Saved data entries

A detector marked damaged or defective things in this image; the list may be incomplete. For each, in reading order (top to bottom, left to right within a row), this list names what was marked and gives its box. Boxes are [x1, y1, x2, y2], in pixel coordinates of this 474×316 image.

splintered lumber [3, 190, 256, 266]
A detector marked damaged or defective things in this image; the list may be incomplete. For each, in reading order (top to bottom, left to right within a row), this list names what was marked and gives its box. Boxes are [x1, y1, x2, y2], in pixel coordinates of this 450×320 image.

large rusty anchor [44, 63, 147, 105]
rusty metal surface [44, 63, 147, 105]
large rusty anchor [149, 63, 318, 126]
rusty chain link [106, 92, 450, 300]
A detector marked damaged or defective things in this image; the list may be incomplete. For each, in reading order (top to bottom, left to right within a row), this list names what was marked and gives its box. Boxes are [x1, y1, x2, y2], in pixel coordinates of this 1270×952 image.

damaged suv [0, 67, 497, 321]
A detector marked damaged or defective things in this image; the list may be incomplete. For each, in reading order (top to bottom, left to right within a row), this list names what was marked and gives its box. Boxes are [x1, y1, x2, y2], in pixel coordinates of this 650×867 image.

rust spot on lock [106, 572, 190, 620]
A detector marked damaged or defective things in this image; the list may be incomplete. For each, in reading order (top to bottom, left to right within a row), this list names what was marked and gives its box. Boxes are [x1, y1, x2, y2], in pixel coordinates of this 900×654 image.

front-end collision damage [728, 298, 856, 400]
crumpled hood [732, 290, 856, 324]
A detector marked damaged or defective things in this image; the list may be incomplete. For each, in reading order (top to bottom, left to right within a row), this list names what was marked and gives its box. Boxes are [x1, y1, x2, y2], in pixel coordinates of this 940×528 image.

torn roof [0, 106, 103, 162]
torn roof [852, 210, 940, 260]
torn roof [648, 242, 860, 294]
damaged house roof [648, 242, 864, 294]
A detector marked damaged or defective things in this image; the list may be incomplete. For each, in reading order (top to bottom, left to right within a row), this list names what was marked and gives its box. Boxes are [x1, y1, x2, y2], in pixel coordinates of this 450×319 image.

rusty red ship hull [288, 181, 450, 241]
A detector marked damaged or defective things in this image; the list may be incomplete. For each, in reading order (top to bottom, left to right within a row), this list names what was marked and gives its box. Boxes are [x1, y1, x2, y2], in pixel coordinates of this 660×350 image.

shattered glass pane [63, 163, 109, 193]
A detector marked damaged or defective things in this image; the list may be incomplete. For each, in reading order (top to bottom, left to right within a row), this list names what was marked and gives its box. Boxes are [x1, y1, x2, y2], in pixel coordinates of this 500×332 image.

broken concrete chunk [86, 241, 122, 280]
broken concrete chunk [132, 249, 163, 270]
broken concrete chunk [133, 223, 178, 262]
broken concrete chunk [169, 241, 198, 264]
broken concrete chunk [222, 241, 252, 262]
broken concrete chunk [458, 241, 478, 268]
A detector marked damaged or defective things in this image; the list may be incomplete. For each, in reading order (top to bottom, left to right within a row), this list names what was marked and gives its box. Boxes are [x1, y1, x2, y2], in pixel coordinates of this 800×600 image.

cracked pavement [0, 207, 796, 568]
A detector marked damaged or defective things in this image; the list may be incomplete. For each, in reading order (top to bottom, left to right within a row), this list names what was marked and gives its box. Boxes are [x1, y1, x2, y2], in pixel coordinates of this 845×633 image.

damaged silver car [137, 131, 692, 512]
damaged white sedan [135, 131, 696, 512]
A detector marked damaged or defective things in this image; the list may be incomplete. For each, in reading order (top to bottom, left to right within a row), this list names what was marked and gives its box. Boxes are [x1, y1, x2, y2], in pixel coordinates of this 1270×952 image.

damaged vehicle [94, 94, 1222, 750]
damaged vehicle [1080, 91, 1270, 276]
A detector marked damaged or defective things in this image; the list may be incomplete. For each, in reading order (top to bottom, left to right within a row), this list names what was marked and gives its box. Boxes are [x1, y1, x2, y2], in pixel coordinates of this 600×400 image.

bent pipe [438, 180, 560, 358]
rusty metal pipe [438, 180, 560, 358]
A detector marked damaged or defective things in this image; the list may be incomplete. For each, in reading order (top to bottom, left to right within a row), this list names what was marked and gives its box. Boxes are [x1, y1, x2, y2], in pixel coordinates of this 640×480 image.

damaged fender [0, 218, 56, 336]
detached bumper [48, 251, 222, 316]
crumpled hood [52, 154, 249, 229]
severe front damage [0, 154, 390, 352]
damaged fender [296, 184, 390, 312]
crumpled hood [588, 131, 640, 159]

PROBLEM DESCRIPTION:
Line by line, copy the entries above exactly as they appear.

EXERCISE RESPONSE:
A detector marked damaged or defective things in this image; the list may be incomplete. For each, in reading order (top to bottom, left to right within a row), this list names what was marked and gives its box. Boxes are [x1, y1, x2, y2], in pixel coordinates of this 474×316 image.

splintered lumber [3, 190, 256, 266]
A detector marked damaged or defective things in this image; the list may be incomplete. For each, in reading order (top to bottom, left to right within a row), this list names what was marked and gives its box. Boxes are [x1, y1, x2, y2], in pixel coordinates of this 450×320 image.

large rusty anchor [44, 63, 147, 105]
rusty metal surface [44, 63, 147, 105]
large rusty anchor [149, 63, 318, 126]
rusty chain link [106, 92, 450, 300]
A detector marked damaged or defective things in this image; the list may be incomplete. For each, in reading order (top to bottom, left to right within a row), this list names what was marked and gives its box. Boxes are [x1, y1, x2, y2], in pixel coordinates of this 1270×952 image.

damaged suv [0, 67, 497, 321]
A detector marked damaged or defective things in this image; the list may be incomplete. For each, in reading order (top to bottom, left to right within a row), this list names what was marked and gives its box. Boxes are [x1, y1, x2, y2], in pixel coordinates of this 650×867 image.

rust spot on lock [106, 572, 190, 620]
A detector marked damaged or defective things in this image; the list may be incomplete. For each, in reading order (top to bottom, left to right within a row), this list names what was marked and gives its box. Boxes are [x1, y1, x2, y2], in pixel coordinates of this 900×654 image.

front-end collision damage [728, 298, 856, 400]
crumpled hood [732, 290, 856, 324]
A detector marked damaged or defective things in this image; the list may be incomplete. For each, in reading order (top to bottom, left to right within a row), this list names what was marked and gives its box. Boxes are [x1, y1, x2, y2], in pixel coordinates of this 940×528 image.

torn roof [0, 106, 103, 162]
torn roof [852, 210, 940, 260]
torn roof [648, 242, 860, 294]
damaged house roof [648, 242, 864, 294]
A detector marked damaged or defective things in this image; the list may be incomplete. For each, in reading order (top to bottom, left to right within a row), this list names what was marked and gives its box. Boxes are [x1, y1, x2, y2], in pixel coordinates of this 450×319 image.

rusty red ship hull [288, 181, 450, 241]
A detector marked damaged or defective things in this image; the list may be incomplete. For each, in reading order (top to bottom, left to right within a row), this list names what was marked and gives its box. Boxes are [x1, y1, x2, y2], in pixel coordinates of this 660×350 image.

shattered glass pane [63, 163, 109, 193]
A detector marked damaged or defective things in this image; the list may be incomplete. For each, in reading order (top to bottom, left to right within a row), this list names what was marked and gives its box. Boxes are [x1, y1, x2, y2], in pixel coordinates of this 500×332 image.

broken concrete chunk [86, 241, 122, 280]
broken concrete chunk [132, 249, 163, 270]
broken concrete chunk [133, 223, 178, 262]
broken concrete chunk [169, 241, 198, 264]
broken concrete chunk [222, 241, 252, 262]
broken concrete chunk [458, 241, 478, 268]
A detector marked damaged or defective things in this image; the list may be incomplete. For each, in reading order (top to bottom, left to right within a row), this list names what was marked and gives its box. Boxes are [x1, y1, x2, y2], in pixel coordinates of this 800×600 image.

cracked pavement [0, 207, 796, 568]
A detector marked damaged or defective things in this image; the list may be incomplete. For each, in reading order (top to bottom, left to right within a row), this list names what was marked and gives its box. Boxes are [x1, y1, x2, y2], in pixel coordinates of this 845×633 image.

damaged silver car [137, 131, 692, 512]
damaged white sedan [135, 131, 696, 512]
A detector marked damaged or defective things in this image; the list may be incomplete. For each, in reading order (top to bottom, left to right within a row), this list names what was marked and gives its box. Boxes are [x1, y1, x2, y2], in pixel coordinates of this 1270×952 image.

damaged vehicle [94, 94, 1222, 750]
damaged vehicle [1080, 91, 1270, 276]
A detector marked damaged or defective things in this image; the list may be incomplete. For each, in reading order (top to bottom, left to right within a row), this list names what was marked and gives its box. Boxes are [x1, y1, x2, y2], in pixel coordinates of this 600×400 image.

bent pipe [438, 180, 560, 358]
rusty metal pipe [438, 180, 560, 358]
A detector marked damaged or defective things in this image; the list may be incomplete. For each, in reading order (top to bottom, left to right within a row), this list names what was marked and gives its box. Boxes are [x1, y1, x2, y2], in pixel coordinates of this 640×480 image.

damaged fender [0, 218, 56, 336]
detached bumper [48, 251, 222, 316]
crumpled hood [52, 154, 249, 229]
severe front damage [0, 154, 390, 352]
damaged fender [296, 184, 390, 312]
crumpled hood [588, 131, 640, 159]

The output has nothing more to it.